--- START Record excerpts ---
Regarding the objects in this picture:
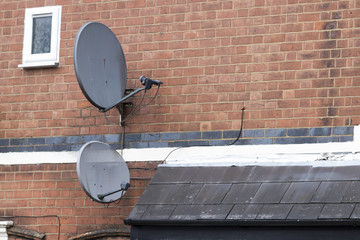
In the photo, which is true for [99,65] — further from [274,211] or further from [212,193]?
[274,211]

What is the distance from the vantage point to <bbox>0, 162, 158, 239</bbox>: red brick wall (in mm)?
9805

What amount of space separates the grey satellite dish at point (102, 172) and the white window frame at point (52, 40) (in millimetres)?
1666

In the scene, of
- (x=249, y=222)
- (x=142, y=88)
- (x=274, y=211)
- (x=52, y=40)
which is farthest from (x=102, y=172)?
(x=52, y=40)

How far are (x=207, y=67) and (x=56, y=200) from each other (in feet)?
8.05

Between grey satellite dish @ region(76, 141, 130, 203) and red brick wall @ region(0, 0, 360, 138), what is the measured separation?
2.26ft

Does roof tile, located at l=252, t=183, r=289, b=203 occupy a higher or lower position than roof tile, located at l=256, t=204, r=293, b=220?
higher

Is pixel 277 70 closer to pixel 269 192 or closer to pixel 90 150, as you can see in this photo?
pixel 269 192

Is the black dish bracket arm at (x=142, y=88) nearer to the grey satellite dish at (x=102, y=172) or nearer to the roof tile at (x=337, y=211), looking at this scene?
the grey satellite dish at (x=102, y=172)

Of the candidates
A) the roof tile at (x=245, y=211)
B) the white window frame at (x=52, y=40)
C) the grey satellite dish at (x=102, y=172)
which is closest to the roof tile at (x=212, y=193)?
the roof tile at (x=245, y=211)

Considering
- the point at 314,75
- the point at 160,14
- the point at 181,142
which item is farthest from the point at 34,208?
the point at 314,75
--- END Record excerpts ---
--- START Record excerpts ---
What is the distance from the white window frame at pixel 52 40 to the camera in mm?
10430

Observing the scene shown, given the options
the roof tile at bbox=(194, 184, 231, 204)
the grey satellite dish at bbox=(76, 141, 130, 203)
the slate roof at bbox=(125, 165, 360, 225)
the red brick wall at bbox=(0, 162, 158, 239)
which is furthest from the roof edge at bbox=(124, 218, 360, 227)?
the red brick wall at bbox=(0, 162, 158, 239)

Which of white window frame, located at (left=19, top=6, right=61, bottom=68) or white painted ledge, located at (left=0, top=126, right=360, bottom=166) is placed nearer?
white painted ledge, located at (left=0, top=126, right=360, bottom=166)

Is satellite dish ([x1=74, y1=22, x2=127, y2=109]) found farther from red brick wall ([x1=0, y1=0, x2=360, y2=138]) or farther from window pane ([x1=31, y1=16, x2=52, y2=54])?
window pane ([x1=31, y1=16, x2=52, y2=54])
--- END Record excerpts ---
How many lines of the items contain the string "frame"? Case counts. Reply with the number alone.

4